Rows from a dataset
══════
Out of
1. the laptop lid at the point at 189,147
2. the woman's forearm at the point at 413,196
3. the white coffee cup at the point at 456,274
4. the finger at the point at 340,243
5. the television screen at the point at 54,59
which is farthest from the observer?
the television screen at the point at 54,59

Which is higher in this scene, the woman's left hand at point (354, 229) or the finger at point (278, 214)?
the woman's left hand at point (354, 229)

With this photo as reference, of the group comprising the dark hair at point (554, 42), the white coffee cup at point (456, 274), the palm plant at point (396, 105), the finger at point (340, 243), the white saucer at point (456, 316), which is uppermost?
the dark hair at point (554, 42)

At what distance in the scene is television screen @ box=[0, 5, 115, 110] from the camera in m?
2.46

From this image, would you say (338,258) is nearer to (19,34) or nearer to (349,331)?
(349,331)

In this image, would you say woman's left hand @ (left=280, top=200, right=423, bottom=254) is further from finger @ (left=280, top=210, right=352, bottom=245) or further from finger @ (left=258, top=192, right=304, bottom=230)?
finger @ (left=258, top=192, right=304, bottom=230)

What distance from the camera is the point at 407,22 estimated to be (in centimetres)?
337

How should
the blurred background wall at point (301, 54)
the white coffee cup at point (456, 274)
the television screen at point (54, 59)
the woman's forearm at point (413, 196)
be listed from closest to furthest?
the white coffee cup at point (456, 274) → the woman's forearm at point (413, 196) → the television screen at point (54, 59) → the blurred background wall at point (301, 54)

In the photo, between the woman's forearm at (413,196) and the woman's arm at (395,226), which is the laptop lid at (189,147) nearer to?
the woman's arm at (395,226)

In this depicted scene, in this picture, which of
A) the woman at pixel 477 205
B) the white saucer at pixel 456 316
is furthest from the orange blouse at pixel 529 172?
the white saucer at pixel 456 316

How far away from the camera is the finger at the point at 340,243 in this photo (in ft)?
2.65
══════
Report every line of the rows above that contains the string "blurred", treating case as significant.

Answer to this task -
the blurred background wall at point (301, 54)
the white coffee cup at point (456, 274) → the woman's forearm at point (413, 196) → the television screen at point (54, 59) → the blurred background wall at point (301, 54)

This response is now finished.